● Prompt: Carry the summary of Book I of Malory's Arthurian tale forward from its final sentence, about the Round Table fellowship and the Pentecostal Oath.

Book I (Caxton I–IV)

“How Arthur by the means of Merlin got the Excalibur, his sword by the Lady of the Lake.” Aubrey Beardsley‘s illustration for Le Morte Darthur, J. M. Dent & Co., London (1893–1894)

Arthur is born to the High King of Britain (Malory’s “England”) Uther Pendragon and his new wife Igraine, and then taken by the wizard Merlin to be secretly fostered by Arthur’s uncle Ector in the country in turmoil after the death of Uther. Years later, the now teenage Arthur suddenly becomes the ruler of the leaderless Britain when he removes the fated sword from the stone in the contest set up by Merlin, which proves his birthright that he himself had not been aware of. The newly crowned King Arthur and his followers including King Ban and King Bors go on to fight against rivals and rebels, ultimately winning the war in the great Battle of Bedegraine. Arthur prevails due to his military prowess and the prophetic and magical counsel of Merlin (later eliminated and replaced by the sorceress Nimue), further helped by the sword Excalibur that Arthur received from a Lady of the Lake. With the help of reconciled rebels, Arthur also crushes a foreign invasion in the Battle of Clarence. With his throne secure, Arthur marries the also young Princess Guinevere and inherits the Round Table from her father, King Leodegrance. He then gathers his chief knights, including some of his former enemies who now joined him, at his capital Camelot and establishes the Round Table fellowship as all swear to the Pentecostal Oath (Malory’s invention) as a guide for knightly conduct.

(Items listed in a dataset)
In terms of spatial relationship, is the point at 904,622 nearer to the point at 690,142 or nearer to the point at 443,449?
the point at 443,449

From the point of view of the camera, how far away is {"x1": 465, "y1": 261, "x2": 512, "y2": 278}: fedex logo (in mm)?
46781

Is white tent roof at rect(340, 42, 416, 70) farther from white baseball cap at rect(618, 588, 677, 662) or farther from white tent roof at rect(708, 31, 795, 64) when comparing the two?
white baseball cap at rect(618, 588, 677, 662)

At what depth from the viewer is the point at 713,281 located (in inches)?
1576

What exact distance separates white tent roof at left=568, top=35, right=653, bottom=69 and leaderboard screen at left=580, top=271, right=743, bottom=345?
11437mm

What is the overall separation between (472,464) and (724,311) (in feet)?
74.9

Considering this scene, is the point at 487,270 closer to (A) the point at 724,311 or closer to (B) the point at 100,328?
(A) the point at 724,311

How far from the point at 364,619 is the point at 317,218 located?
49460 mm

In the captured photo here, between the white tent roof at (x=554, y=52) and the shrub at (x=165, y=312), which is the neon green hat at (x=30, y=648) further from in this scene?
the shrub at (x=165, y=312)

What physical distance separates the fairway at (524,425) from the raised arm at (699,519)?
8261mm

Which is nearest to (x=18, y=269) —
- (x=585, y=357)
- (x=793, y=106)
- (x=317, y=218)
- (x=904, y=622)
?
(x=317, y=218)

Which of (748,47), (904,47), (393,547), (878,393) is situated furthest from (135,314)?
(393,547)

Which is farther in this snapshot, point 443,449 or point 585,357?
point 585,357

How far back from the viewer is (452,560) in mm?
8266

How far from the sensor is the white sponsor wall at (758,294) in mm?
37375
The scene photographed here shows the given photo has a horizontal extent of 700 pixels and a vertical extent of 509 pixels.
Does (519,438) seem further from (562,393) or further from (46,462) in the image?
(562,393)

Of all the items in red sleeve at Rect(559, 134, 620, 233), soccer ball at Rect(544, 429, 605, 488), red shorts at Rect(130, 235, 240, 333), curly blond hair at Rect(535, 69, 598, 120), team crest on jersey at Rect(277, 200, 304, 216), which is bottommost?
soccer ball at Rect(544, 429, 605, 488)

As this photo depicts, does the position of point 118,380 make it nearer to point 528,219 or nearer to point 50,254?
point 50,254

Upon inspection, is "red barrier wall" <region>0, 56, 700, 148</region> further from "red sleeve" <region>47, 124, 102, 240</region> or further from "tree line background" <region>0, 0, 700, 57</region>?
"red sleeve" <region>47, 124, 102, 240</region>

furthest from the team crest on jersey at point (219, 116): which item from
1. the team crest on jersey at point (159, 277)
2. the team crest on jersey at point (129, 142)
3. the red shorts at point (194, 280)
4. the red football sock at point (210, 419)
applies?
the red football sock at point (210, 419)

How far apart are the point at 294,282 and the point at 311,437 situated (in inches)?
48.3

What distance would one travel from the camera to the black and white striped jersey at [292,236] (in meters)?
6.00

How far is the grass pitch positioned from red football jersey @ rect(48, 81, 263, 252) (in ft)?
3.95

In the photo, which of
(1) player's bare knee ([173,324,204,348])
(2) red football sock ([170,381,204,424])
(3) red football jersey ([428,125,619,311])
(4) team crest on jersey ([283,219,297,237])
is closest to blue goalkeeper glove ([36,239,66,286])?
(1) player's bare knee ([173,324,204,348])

● Answer below:
It also includes the tale of Balyn and Balan (a lengthy section which Malory called a “booke” in itself), as well as some other episodes, such as King Pellinore‘s hunt for the Questing Beast and the treason of Arthur’s sorceress half-sister Queen Morgan le Fay in the plot involving her lover Accolon. Furthermore, it tells of begetting of Arthur’s incestuous son Mordred by one of his other royal half-sisters, Morgause (though Arthur did not know her as his sister). On Merlin’s advice, Arthur then takes away every newborn boy in his kingdom and all of them but Mordred (who miraculously survives and eventually indeed will kill his father in the end) perish at sea; this is mentioned matter-of-factly, with no apparent moral overtone.

The narrative of the first book is mainly based on the Prose Merlin in its rewritten version from the Post-Vulgate Cycle‘s Suite du Merlin (possibly the manuscript Cambridge University Library, Additional 7071). Malory addresses his contemporary preoccupations with legitimacy and societal unrest, which will appear throughout the rest of Le Morte d’Arthur. His concern reflects the 15th-century England, where many were claiming their rights to power through violence and bloodshed. According to Helen Cooper in Sir Thomas Malory: Le Morte D’arthur – The Winchester Manuscript, the prose style, which mimics historical documents of the time, lends an air of authority to the whole work. This allowed contemporaries to read the book as a history rather than as a work of fiction, therefore making it a model of order for Malory’s violent and chaotic times during the Wars of the Roses, arguably resembling his contemporary John Vale’s Book.

Book II (Caxton V)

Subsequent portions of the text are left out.